Theft of funds, uncollateralized MToken minting.

Code Snippet

https://github.com/sherlock-audit/2023-10-mzero/blob/main/protocol/src/MinterGateway.sol#L181 https://github.com/sherlock-audit/2023-10-mzero/blob/main/protocol/src/MinterGateway.sol#L958-L978 https://github.com/sherlock-audit/2023-10-mzero/blob/main/protocol/src/MinterGateway.sol#L834-L860

Tool used

Manual Review

Recommendation

The scenario outlined will not be possible if _resolvePendingRetrievals() reverts for already executed retrievals. Another fix is to use a nonce so that updateCollateral() signatures can't be replayed.

Duplicate of #46

sherlock-admin4 commented 5 months ago

1 comment(s) were left on this issue during the judging contest.

takarez commented:

due to this comment by sponsor i dont think this be a valid issue; minters are truster and also the validators can oversee their activities before execution.

deluca-mike commented 5 months ago

This does not seem like a valid issue.

First, there lacks a PoC.

Second, the user misunderstands the flow of redemption requests.

When a minter requests a redemption, it immediately reduces their on chain collateral, even after subsequent collateral updates, until the redemption is resolved. It is only resolved when the off-chain SPV performs the redemption. Then, validators will sign the new off-chain collateral balance (which is now less the actual redemption that took place), and include the redemption id that occured (if it is still also on-chain). Therefore, there is no way for the above outlined attack to be possible.

nevillehuang commented 5 months ago

Request poc

sherlock-admin3 commented 5 months ago

PoC requested from @00001111x0

Requests remaining: 2

00001111x0 commented 5 months ago

@nevillehuang I'll try to take a look at this issue but I'm not yet sure if I will have time before EOD tomorrow.

Tagging @xiaoming9090 in case he wants to take a look, seems like he also found this issue.

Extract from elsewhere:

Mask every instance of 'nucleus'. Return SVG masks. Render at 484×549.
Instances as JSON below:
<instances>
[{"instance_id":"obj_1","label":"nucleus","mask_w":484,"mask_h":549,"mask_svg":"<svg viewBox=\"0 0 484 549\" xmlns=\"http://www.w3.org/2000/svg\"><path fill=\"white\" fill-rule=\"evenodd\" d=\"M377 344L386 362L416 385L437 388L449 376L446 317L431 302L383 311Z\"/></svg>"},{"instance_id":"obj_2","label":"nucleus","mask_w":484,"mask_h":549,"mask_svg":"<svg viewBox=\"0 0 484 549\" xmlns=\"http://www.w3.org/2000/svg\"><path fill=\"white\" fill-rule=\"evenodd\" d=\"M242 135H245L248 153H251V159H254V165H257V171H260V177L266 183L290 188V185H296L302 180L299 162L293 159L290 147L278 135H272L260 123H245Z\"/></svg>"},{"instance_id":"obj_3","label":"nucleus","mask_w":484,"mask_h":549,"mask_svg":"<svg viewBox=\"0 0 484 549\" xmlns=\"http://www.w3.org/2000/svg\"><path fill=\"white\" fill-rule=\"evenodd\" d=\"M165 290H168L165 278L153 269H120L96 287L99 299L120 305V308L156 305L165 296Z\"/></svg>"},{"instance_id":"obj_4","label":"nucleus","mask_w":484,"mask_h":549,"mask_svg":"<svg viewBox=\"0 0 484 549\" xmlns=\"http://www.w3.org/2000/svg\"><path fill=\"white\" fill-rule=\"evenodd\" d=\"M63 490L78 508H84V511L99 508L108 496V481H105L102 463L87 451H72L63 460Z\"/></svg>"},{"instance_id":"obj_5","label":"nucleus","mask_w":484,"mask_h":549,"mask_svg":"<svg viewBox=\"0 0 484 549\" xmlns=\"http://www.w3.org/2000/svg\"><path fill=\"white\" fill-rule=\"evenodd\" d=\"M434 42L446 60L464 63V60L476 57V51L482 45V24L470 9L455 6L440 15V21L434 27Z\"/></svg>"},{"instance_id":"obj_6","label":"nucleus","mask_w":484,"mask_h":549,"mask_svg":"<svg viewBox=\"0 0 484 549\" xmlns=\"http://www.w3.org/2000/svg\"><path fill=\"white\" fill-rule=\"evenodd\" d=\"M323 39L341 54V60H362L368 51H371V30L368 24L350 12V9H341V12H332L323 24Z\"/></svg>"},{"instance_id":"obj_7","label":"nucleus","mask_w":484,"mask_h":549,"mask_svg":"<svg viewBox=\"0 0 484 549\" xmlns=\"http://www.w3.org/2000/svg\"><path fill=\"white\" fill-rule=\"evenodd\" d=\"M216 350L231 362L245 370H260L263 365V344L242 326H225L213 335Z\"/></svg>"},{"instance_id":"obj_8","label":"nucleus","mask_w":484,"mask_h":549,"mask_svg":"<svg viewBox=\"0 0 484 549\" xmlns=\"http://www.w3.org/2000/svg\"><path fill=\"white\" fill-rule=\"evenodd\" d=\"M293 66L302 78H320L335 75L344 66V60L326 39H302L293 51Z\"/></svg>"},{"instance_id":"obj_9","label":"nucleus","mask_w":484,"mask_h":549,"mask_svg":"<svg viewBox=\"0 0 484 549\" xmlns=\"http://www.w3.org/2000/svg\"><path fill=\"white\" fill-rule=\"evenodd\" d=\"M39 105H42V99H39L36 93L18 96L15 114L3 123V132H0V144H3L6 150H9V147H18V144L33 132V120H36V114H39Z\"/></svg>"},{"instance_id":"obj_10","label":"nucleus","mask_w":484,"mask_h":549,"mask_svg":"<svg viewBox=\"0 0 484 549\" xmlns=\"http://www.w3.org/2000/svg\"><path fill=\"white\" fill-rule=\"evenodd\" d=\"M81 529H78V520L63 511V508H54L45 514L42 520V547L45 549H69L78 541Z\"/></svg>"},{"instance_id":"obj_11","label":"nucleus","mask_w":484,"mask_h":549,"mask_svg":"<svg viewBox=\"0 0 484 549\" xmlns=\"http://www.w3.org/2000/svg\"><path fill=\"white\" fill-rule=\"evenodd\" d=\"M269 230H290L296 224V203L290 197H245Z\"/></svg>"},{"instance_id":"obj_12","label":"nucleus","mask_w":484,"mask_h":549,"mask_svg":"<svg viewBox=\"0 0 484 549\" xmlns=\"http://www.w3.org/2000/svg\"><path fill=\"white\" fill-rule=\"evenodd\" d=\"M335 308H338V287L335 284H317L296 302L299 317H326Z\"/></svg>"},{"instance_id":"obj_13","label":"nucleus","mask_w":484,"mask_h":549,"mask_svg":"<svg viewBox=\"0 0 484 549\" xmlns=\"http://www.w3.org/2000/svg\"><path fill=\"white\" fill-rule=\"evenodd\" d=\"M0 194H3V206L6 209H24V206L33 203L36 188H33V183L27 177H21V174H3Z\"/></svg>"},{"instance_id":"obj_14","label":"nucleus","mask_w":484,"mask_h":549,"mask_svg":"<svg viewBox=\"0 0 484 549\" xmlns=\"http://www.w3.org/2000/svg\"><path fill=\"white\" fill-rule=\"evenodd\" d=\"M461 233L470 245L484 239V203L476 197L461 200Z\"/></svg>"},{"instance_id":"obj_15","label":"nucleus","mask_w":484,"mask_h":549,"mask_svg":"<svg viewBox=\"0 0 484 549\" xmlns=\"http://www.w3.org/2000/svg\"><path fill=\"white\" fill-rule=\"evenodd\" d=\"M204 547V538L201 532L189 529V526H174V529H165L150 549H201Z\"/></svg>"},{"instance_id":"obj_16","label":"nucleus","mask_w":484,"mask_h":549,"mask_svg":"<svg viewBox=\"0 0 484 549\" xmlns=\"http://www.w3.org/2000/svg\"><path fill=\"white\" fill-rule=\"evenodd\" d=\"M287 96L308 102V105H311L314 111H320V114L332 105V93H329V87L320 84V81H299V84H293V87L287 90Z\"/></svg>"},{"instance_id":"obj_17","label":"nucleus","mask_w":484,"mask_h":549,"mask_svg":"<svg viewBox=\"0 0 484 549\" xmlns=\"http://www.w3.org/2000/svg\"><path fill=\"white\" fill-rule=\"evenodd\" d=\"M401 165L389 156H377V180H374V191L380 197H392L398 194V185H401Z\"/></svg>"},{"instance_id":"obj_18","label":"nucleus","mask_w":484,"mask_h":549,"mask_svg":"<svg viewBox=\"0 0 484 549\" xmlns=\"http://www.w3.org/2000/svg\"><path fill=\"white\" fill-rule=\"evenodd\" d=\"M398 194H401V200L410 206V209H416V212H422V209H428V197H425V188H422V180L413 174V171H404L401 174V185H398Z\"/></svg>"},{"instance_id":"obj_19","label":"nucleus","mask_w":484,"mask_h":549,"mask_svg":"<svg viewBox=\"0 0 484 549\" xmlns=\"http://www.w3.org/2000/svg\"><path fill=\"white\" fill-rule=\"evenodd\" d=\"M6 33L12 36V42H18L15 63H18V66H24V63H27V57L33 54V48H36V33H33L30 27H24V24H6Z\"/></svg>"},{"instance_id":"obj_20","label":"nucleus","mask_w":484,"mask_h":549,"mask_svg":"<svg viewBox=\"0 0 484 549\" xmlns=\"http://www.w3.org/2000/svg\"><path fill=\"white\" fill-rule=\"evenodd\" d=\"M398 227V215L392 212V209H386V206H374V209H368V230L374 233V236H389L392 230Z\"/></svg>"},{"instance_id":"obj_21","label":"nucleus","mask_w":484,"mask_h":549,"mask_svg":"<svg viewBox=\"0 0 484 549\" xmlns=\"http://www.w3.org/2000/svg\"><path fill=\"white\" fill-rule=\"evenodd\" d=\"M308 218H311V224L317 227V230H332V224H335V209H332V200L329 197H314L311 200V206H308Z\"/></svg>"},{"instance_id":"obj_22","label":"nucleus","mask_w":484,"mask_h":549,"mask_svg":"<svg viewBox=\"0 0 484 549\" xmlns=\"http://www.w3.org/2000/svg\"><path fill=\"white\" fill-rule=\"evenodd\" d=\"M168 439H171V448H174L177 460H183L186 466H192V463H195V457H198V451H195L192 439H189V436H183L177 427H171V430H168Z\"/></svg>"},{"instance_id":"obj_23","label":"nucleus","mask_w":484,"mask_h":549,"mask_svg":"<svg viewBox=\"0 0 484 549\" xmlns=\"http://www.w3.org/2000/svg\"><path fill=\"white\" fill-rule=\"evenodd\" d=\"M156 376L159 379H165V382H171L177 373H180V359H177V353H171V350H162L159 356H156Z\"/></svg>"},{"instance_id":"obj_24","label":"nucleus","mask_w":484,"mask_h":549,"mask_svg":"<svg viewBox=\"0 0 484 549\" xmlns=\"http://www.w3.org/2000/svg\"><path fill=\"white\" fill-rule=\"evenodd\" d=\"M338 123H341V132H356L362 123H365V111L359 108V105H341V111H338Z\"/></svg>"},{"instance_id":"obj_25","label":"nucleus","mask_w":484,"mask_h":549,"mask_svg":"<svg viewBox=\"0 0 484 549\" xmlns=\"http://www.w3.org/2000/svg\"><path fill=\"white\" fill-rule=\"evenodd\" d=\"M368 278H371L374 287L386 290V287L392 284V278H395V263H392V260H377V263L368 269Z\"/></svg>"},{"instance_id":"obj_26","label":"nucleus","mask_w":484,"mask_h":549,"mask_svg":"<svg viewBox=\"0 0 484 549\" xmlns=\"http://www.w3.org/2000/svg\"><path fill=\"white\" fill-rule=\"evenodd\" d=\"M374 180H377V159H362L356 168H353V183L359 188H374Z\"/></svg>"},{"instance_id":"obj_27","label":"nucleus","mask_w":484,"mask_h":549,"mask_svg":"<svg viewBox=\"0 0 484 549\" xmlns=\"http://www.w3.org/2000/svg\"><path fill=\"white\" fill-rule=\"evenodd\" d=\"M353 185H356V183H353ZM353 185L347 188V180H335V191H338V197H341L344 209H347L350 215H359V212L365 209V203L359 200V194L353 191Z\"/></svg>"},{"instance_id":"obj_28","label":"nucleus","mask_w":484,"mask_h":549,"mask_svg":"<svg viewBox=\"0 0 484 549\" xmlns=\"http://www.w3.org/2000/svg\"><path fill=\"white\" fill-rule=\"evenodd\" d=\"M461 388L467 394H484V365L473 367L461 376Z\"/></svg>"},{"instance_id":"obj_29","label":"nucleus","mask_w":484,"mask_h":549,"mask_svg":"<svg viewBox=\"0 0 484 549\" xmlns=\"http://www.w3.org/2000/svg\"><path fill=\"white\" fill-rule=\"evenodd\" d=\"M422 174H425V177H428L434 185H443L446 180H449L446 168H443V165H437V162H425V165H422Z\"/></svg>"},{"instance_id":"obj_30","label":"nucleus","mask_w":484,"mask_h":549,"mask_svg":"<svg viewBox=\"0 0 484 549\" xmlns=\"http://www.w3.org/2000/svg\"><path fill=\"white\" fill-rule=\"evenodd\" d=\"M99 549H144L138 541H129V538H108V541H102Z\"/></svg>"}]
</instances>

deluca-mike commented 5 months ago

It's important to understand that you need a threshold of validators in order to delete onchain pending redemptions. Without that, the pending redemptions will encumber any collateral on chain forever. And if the security assumptions are that a threshold of validators are honest, then all collateral updates that include the resolution of pending redemptions will also provide a collateral amount post these redemptions.

00001111x0 commented 5 months ago

@nevillehuang I think this is a dup of #46, which has a PoC.

@deluca-mike I read your comments carefully; this issue is about manipulating timestamps of valid collateral updates to rollback the state. It in fact assumes that the minter is obtaining a threshold of non-malicious/valid signatures. The clarity of my report can be improved and I didn't want to assume even a single compromised validator; the explanation in #46 is better.

I think I see why @deluca-mike marked this issue as invalid, as it's similar to #54 which seems to make some false assumptions. I think the attack pathway presented in this issue and #46 is valid, though.

deluca-mike commented 5 months ago

@00001111x0 Thanks, I'll take a look at #46.